The paper investigates which planar graphs can be realized as the crease‑vertex structure of an origami pattern that folds flat along every crease. The authors adopt a mathematical model in which the sheet of paper is the entire Euclidean plane, allowing infinite rays to represent creases that extend indefinitely. A special “vertex at infinity” ∞ is introduced to serve as a common endpoint for all such rays, thereby turning any unbounded crease pattern into a finite graph augmented by ∞.

The first major contribution is a complete characterization of trees that can appear as the truncated graph of a flat‑foldable origami pattern. By invoking Maekawa’s theorem (every vertex must be incident to an even number of creases) and Kawasaki’s theorem (the alternating sum of sector angles around a vertex must be zero, which forces each sector angle to be less than π), the authors deduce that any internal vertex of a realizable tree must have even degree greater than two. They then prove sufficiency: using induction on the number of internal nodes, they construct a “wedge” around each leaf ray, ensuring that wedges are pairwise interior‑disjoint and that each wedge can be folded in three dimensions so that its two halves meet without interference from other parts of the paper. This construction yields a global flat folding (a family of ε‑close three‑dimensional embeddings) for any tree whose internal vertices satisfy the even‑degree‑>2 condition. The result shows that the even‑degree requirement is both necessary and sufficient for tree realizability under their infinite‑paper model.

The second major contribution concerns connectivity constraints on arbitrary folding‑pattern graphs (including ∞). The authors prove that such a graph must be 2‑vertex‑connected and 4‑edge‑connected. The proof proceeds by contradiction: if a single vertex (other than ∞) were an articulation point, removing it would isolate some set of rays, leaving ∞ with only one incident edge, which violates Maekawa’s even‑degree condition. Similarly, if fewer than four edges could disconnect the graph without involving ∞, one could isolate a subgraph whose incident angles would sum to a value incompatible with Kawasaki’s angle condition, again contradicting flat‑foldability. Thus any flat‑foldable crease graph, when modeled with the vertex at infinity, possesses a surprisingly strong level of connectivity—far stronger than that required for planar polyhedral graphs (Steinitz’s theorem) or for many other geometric graph representations.

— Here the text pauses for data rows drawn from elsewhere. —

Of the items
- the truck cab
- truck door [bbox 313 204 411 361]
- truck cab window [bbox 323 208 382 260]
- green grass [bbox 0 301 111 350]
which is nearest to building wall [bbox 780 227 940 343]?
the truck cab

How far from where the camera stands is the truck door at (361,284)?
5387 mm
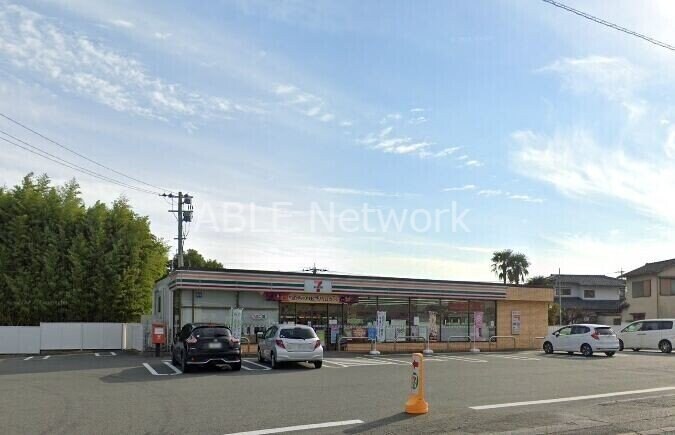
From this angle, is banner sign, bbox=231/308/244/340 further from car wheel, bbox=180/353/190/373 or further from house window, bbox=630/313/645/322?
house window, bbox=630/313/645/322

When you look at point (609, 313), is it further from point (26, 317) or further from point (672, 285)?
point (26, 317)

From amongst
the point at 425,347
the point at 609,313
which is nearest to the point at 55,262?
the point at 425,347

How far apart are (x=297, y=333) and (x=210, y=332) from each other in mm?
2815

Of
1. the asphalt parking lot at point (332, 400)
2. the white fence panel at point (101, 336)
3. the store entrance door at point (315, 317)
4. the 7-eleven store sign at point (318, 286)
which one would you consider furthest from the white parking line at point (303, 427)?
the white fence panel at point (101, 336)

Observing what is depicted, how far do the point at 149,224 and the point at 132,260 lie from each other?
2864 mm

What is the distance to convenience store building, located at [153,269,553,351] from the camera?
2780 centimetres

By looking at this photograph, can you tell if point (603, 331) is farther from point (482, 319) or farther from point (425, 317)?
point (425, 317)

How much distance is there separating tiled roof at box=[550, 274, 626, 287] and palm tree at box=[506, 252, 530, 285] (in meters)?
5.55

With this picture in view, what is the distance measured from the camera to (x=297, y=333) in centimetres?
2075

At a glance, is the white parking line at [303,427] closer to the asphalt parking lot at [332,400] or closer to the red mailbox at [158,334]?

The paper also distinguishes between “local flat folding,” a purely topological notion where each point locally behaves like an isometry (allowing self‑intersections), and “global flat folding,” which requires the existence of a family of three‑dimensional embeddings arbitrarily close to the local map. The tree construction explicitly yields a global flat folding, demonstrating that the additional geometric constraints of global foldability are not vacuous.

In summary, the authors (1) give a precise combinatorial criterion for when a tree can be drawn as a flat‑foldable origami pattern (internal vertices must have even degree > 2), and (2) establish that any flat‑foldable origami graph (with the vertex at infinity) must be 2‑vertex‑connected and 4‑edge‑connected. These results extend classic single‑vertex folding theorems to the multi‑vertex setting and reveal deep connections between origami mathematics and graph connectivity theory.